NHIMG’s research on the Guide to the Secret Sprawl Challenge shows why distributed runtime copies are hard to contain once they exist. Dynamic issuance reduces persistence, but it only works when the agent’s identity is verified, the policy engine is consulted at execution time, and the runtime cannot retain reusable credentials. These controls tend to break down when legacy plugins cache tokens locally because the broker can no longer see or revoke every copy.

Common Variations and Edge Cases

Tighter runtime secret controls often increase orchestration complexity, so teams must balance containment against operational friction. In practice, not every workload can tolerate extremely short TTLs, especially if tasks run across flaky networks or long multi-step workflows. Current guidance suggests adjusting token lifetime to the shortest workable window rather than defaulting back to static secrets.

There is no universal standard for this yet, but the direction is clear: use workload identity where possible, keep secrets in a vault, and issue purpose-bound access only when the agent needs it. NHIMG’s Analysis of Claude Code Security is a useful reminder that agentic tooling often touches code, repos, and infrastructure at the same time, which increases the chance of accidental exposure. On the vendor side, Entro Security’s reported finding that exposed AWS credentials can attract access attempts within minutes underscores how little time defenders have once a runtime-held secret leaks.

Edge cases matter. Debug mode, sidecar containers, shared workers, and multi-agent pipelines can all create extra secret replicas even when the primary runtime is clean.
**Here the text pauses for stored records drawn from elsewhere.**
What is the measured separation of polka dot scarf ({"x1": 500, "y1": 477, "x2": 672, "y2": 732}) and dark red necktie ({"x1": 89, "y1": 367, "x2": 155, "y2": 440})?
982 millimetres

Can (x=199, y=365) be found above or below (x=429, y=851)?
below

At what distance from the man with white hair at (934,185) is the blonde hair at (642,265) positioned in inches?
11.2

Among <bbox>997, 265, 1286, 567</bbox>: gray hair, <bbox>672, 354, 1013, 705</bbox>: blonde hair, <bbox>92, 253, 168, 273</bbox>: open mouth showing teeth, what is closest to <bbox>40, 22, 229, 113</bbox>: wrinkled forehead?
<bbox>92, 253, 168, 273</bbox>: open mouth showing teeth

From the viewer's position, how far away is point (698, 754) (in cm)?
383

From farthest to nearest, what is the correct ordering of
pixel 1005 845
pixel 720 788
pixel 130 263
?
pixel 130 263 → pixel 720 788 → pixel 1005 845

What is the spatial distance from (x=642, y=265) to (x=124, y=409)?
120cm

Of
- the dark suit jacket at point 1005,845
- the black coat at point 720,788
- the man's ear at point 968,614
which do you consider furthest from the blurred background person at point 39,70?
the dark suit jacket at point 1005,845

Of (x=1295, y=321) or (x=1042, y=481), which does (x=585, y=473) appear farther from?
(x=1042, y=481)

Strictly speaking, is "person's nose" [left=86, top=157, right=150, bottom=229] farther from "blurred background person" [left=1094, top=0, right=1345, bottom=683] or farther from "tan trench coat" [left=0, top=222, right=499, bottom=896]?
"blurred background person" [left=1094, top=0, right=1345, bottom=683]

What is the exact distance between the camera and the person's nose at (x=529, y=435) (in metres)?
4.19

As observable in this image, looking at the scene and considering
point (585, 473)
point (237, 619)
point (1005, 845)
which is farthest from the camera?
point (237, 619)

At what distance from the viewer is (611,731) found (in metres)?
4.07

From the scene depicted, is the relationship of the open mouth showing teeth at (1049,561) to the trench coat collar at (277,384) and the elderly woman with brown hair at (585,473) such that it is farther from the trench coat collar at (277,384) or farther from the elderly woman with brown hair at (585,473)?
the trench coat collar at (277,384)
In those environments, the design should assume that any process memory, trace, or connector can become an exfiltration path unless the credential is both short-lived and isolated from the execution environment.
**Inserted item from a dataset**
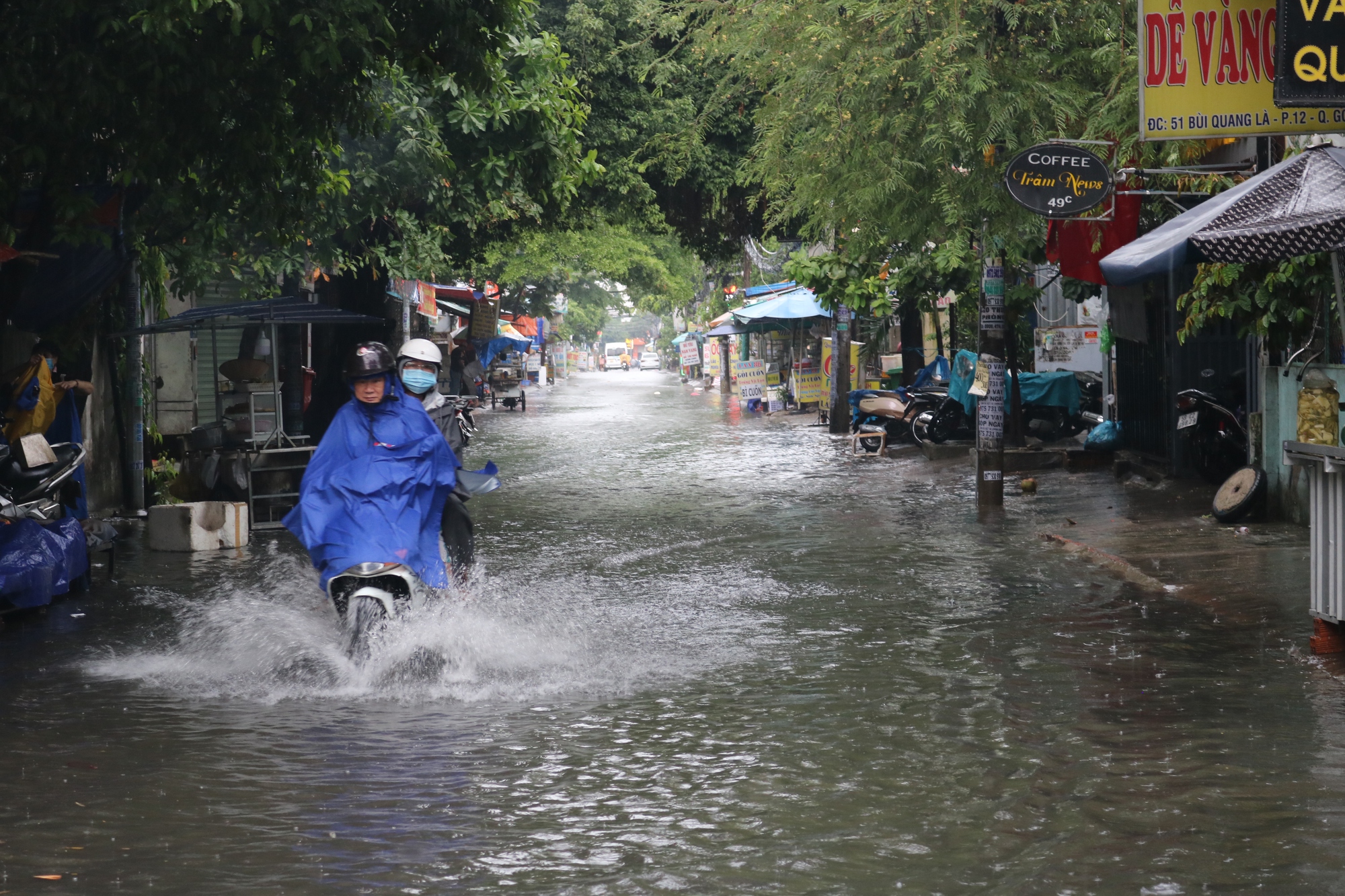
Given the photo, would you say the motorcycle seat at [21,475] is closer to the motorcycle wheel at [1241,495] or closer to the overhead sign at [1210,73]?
the overhead sign at [1210,73]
Standards & Framework Alignment

This section maps relevant standards and security frameworks to the operational risks and controls described in this guidance.

OWASP Non-Human Identity Top 10 and OWASP Agentic AI Top 10 address the attack and risk surface, while NIST AI RMF set the governance and control requirements practitioners need to meet.

Framework Control / Reference Relevance
OWASP Non-Human Identity Top 10 NHI-03 Runtime-stored secrets increase exposure and impede safe rotation.
OWASP Agentic AI Top 10 A2 Agent tool access and prompt paths can expose runtime-held credentials.
NIST AI RMF AI RMF covers governance for context-aware access and runtime risk.

Treat agent tools as privileged interfaces and gate every secret-bearing action at request time.